Some LBO shops consider GE a lender of last resort, according to Street firm officials. "They are hard to work with, often proposing one thing and then coming back with something much less attractive at the end," said one LBO official. "Heller, on the other hand, worked hard to establish a reputation to do what they said they would."
Marissa Moretti, spokeswoman at GE Capital, said the firm is always seeking new ways to meet customer needs. She declined to comment further. Gunner Branson, a spokesman at Heller, declined to comment.
There hasn't been much liquidity in the middle market for some time. Syndicated deals have mostly been usurped by club deals, where a few players lend together as a group. "The loss [of Heller] only exacerbates this," said one LBO player, who is trying to find lenders for an electronics-related business that sells products to telecom companies.
Not everyone agrees on how the changing landscape will play out. Rob Newbold, principal at Graham Partners, believes GE's purchase of Heller will be a boon to the market.

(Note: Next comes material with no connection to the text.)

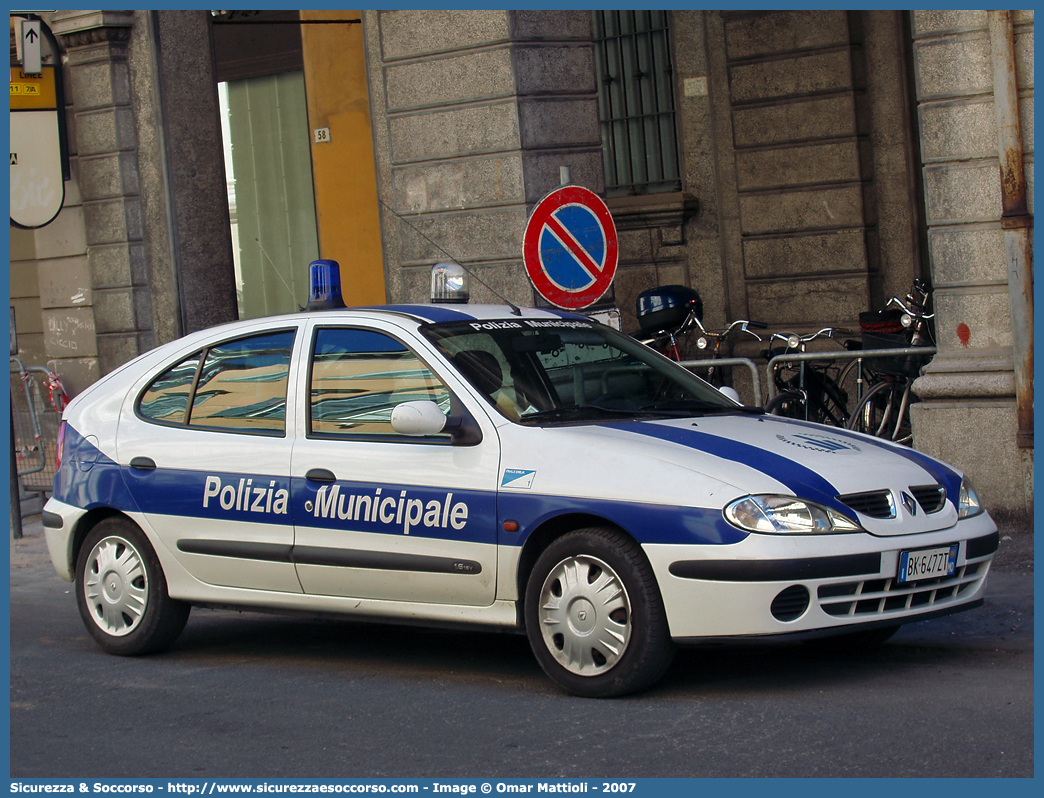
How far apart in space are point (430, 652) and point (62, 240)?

GE is not a bank, and as such, isn't subject to the same regulations as Heller, he noted. "It will have the freedom to come up with more creative financing." Graham was expected to complete a deal with GE on Friday as LMW went to press, in which it increased the credit facility on its portfolio company El Dorado Stone. GE and Providence Bank were the two new banks added to the facility. He declined to elaborate on details.
Still, for many LBO players the liquidity crisis has put them in a tough spot. One official said he found himself in a meeting last week with lenders, defending the credit quality of Lucent, a big client, and the fact its receivables are good enough collateral for the loan. "Just a little while back Lucent was considered a blue chip, but not anymore," he said ruefully.
Some market players said it doesn't make sense to some LBOs that banks would halt all business with them. LBO firms are, on the whole, less price-sensitive and willing to pay more in terms of fees and interest rates than other middle market companies, said Erik Maurer, principal at Chicago-based Prospect Partners. "The most important thing for us is to close a deal, and paying an additional 50 basis points won't affect that," he said. Maurer added that LBO firms cannot close deals without senior debt from the banks, and that the Federal Reserve's easing rates has only helped them with their existing business, but hasn't made closing new deals any easier.